GIVEN REQUEST: Set down again, word for word, the lines starting with the line that contains "In the image provided, is" and going on through the end of the records below. Leave the pictures out of your answer.

(Dataset records)

⁂

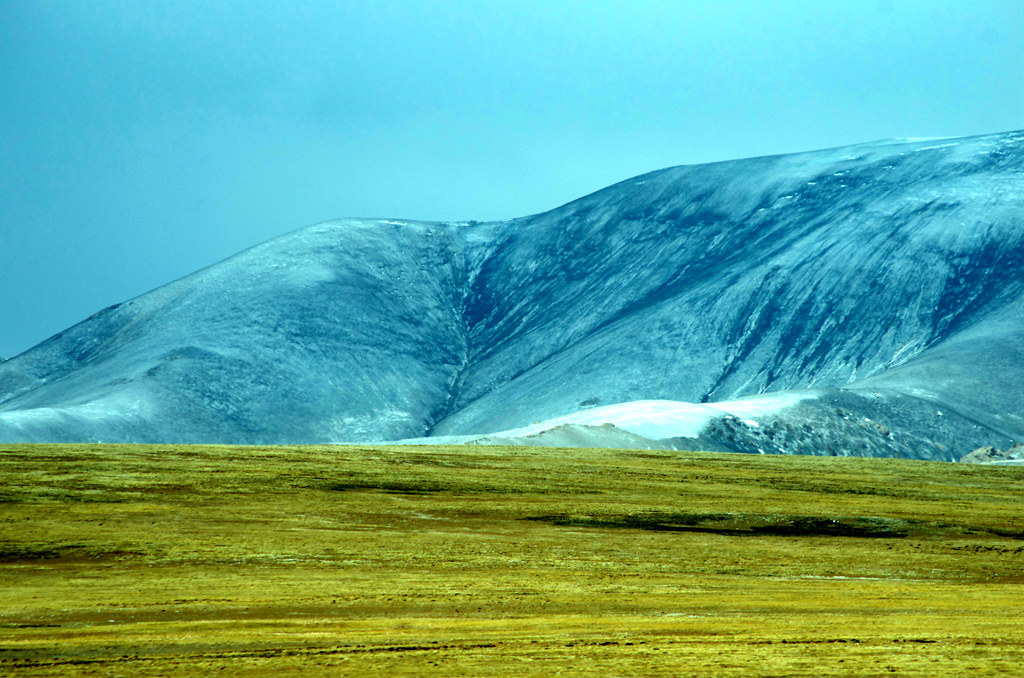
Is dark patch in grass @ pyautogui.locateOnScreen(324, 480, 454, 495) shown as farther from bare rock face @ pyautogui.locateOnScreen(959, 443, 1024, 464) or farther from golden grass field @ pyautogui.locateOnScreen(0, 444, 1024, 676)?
bare rock face @ pyautogui.locateOnScreen(959, 443, 1024, 464)

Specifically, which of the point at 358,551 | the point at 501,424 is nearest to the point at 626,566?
the point at 358,551

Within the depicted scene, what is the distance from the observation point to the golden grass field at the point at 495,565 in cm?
1467

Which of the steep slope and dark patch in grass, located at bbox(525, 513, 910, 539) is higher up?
dark patch in grass, located at bbox(525, 513, 910, 539)

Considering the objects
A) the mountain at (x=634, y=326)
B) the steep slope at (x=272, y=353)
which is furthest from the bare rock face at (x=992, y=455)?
the steep slope at (x=272, y=353)

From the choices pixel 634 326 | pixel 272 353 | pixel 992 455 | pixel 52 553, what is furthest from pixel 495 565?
pixel 272 353

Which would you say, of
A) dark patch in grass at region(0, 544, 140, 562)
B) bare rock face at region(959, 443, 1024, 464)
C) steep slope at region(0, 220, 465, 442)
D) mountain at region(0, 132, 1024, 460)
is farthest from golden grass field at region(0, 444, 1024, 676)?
steep slope at region(0, 220, 465, 442)

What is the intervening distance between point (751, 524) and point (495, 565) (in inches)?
436

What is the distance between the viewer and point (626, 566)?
83.3ft

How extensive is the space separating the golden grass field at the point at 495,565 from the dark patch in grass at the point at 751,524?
13cm

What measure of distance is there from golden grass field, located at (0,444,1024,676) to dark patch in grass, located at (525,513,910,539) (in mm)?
128

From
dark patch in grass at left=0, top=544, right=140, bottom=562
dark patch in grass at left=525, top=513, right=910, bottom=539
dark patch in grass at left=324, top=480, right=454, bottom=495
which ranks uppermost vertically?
dark patch in grass at left=0, top=544, right=140, bottom=562

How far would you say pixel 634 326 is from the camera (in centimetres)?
14125

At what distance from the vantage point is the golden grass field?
48.1 ft

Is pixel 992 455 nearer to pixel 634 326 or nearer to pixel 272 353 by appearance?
pixel 634 326
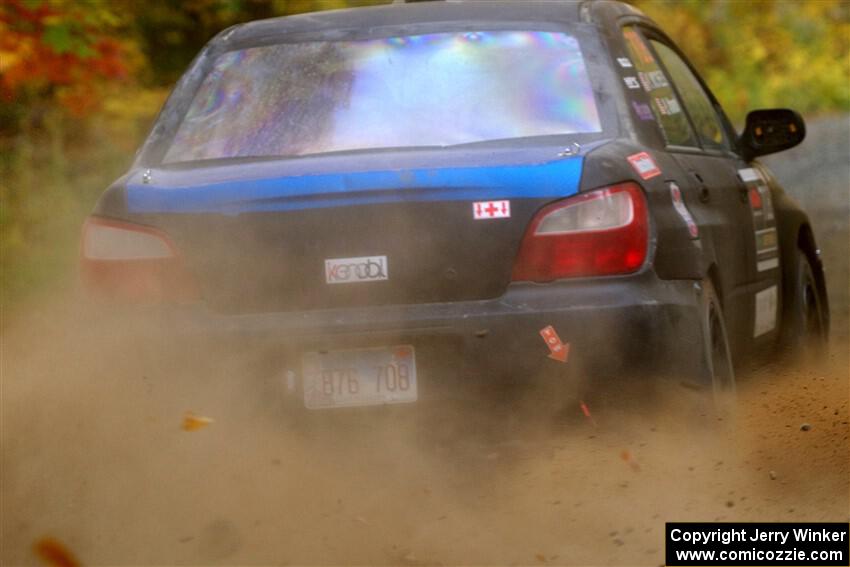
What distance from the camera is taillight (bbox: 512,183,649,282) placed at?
488 centimetres

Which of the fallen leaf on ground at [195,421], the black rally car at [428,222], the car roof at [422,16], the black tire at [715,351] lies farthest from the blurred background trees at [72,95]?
the black tire at [715,351]

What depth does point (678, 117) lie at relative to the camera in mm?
6340

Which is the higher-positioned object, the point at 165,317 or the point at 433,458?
the point at 165,317

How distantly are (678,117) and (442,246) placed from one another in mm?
1760

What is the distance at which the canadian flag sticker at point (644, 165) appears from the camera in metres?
5.07

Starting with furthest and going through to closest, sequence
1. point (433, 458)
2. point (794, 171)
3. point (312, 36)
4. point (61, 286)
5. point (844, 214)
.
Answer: point (794, 171)
point (844, 214)
point (61, 286)
point (312, 36)
point (433, 458)

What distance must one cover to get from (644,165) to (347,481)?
1.24m

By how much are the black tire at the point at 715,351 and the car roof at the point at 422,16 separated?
1.08 m

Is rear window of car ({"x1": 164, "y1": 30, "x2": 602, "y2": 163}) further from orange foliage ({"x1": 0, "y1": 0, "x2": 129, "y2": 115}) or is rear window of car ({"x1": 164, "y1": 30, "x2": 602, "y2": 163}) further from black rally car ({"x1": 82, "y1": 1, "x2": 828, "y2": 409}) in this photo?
orange foliage ({"x1": 0, "y1": 0, "x2": 129, "y2": 115})

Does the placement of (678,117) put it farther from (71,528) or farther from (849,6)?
(849,6)

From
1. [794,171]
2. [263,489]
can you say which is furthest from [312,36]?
[794,171]

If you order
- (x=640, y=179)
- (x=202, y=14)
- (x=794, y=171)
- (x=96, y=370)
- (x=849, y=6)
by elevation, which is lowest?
(x=849, y=6)

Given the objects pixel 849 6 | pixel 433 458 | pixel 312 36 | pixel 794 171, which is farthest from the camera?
pixel 849 6

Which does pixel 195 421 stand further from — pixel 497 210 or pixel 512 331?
pixel 497 210
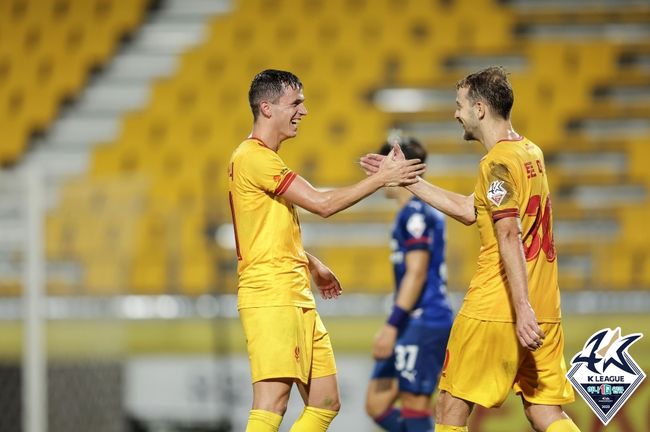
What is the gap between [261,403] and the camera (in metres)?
4.58

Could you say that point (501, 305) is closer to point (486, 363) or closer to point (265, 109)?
point (486, 363)

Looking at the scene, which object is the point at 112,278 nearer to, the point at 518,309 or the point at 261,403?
the point at 261,403

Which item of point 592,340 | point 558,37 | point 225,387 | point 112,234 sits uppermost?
point 558,37

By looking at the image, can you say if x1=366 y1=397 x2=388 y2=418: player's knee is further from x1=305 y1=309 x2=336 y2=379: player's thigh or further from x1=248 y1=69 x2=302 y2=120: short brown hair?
x1=248 y1=69 x2=302 y2=120: short brown hair

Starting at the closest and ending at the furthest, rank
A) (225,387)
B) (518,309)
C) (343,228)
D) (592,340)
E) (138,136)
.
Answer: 1. (518,309)
2. (592,340)
3. (225,387)
4. (343,228)
5. (138,136)

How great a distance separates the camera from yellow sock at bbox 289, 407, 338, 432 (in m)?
4.72

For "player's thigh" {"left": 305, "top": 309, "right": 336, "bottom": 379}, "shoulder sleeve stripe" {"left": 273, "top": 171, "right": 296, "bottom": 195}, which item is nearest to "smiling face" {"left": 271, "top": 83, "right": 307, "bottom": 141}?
"shoulder sleeve stripe" {"left": 273, "top": 171, "right": 296, "bottom": 195}

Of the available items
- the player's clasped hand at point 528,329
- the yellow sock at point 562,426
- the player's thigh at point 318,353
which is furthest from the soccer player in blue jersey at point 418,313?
the player's clasped hand at point 528,329

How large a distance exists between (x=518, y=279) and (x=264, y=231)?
1.12m

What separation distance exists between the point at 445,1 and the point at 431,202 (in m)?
9.02

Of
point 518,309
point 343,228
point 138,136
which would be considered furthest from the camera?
point 138,136

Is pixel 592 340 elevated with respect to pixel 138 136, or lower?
lower

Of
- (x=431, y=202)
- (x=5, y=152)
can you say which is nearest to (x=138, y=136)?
(x=5, y=152)

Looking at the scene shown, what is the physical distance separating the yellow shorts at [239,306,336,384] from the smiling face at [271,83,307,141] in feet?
2.57
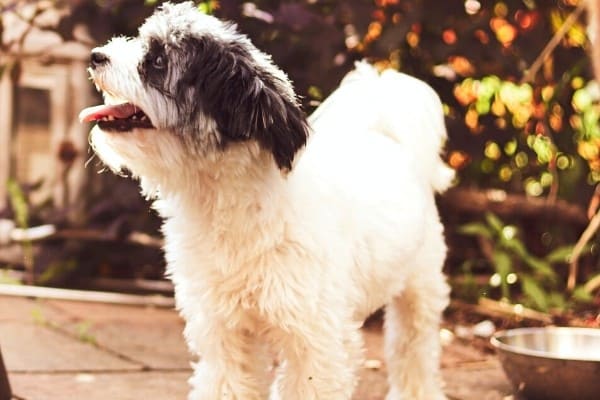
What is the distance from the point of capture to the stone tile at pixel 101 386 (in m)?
3.53

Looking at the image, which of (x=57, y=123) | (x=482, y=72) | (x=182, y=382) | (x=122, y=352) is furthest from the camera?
(x=57, y=123)

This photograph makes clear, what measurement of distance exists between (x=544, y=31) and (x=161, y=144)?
3.12 m

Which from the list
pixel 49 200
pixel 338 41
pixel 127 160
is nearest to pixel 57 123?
pixel 49 200

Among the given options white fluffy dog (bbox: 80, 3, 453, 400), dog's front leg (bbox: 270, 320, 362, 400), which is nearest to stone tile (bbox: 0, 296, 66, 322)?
white fluffy dog (bbox: 80, 3, 453, 400)

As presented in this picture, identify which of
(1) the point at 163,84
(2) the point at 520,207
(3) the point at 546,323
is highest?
(1) the point at 163,84

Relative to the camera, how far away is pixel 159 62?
8.72 ft

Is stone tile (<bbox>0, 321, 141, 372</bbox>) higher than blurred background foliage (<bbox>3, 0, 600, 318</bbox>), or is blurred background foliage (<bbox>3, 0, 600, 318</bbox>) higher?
blurred background foliage (<bbox>3, 0, 600, 318</bbox>)

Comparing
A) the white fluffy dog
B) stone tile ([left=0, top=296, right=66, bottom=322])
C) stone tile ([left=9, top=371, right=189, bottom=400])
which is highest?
the white fluffy dog

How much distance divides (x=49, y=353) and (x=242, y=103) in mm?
2029

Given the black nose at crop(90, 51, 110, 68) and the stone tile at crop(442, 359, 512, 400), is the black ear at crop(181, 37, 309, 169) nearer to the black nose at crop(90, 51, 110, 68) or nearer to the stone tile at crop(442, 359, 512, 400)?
the black nose at crop(90, 51, 110, 68)

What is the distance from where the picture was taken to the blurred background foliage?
16.1 ft

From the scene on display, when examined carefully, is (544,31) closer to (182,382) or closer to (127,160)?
(182,382)

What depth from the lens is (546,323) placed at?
518 centimetres

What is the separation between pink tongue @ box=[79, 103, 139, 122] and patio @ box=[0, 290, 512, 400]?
3.92 feet
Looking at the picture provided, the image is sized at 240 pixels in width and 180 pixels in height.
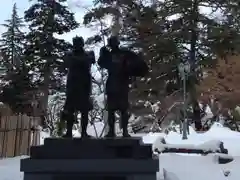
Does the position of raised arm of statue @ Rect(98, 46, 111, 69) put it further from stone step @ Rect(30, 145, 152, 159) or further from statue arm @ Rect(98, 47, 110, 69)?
stone step @ Rect(30, 145, 152, 159)

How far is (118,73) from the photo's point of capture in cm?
776

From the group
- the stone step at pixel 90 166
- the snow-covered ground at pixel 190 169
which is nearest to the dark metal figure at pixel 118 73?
the stone step at pixel 90 166

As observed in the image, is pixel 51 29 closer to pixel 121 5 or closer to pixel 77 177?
pixel 121 5

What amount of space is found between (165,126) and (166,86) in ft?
15.5

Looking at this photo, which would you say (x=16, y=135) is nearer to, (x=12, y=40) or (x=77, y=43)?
(x=77, y=43)

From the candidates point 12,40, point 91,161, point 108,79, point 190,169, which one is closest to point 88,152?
point 91,161

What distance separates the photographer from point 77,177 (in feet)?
23.3

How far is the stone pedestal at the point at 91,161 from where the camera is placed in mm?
7020

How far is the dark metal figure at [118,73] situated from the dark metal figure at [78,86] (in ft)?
1.01

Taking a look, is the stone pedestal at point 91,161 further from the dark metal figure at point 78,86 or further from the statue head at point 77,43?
the statue head at point 77,43

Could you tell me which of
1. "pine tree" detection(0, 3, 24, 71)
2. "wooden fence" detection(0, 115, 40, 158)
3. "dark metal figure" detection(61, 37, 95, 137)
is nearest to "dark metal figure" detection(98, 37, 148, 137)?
"dark metal figure" detection(61, 37, 95, 137)

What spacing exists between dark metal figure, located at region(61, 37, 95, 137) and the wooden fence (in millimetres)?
7809

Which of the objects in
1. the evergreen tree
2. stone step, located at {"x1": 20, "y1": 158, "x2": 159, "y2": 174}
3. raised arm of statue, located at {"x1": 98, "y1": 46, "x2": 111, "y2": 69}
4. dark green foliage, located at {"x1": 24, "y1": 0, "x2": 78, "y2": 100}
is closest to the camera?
stone step, located at {"x1": 20, "y1": 158, "x2": 159, "y2": 174}

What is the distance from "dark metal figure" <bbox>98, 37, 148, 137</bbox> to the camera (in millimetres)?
7688
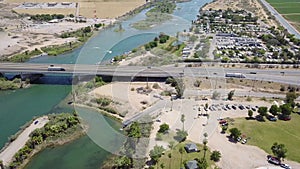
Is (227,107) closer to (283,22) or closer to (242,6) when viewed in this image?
(283,22)

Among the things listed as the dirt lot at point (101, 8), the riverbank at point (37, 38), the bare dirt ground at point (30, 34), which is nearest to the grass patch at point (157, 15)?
the dirt lot at point (101, 8)

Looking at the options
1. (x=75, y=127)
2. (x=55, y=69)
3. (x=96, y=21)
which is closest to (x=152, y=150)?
(x=75, y=127)

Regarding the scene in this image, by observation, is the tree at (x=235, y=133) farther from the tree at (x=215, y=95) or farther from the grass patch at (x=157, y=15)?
the grass patch at (x=157, y=15)

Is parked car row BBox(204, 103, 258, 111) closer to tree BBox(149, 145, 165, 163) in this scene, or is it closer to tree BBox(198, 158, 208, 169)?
tree BBox(149, 145, 165, 163)

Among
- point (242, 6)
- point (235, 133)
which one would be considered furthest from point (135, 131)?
point (242, 6)

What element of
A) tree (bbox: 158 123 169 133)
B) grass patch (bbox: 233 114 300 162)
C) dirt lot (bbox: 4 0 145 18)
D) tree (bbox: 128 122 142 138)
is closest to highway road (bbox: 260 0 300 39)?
grass patch (bbox: 233 114 300 162)

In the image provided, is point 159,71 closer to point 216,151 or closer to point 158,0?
point 216,151
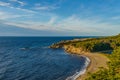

⁂

TASK RESPONSE:
In the image provided, is point 159,71 closer to point 216,151 or closer to point 158,0?
point 216,151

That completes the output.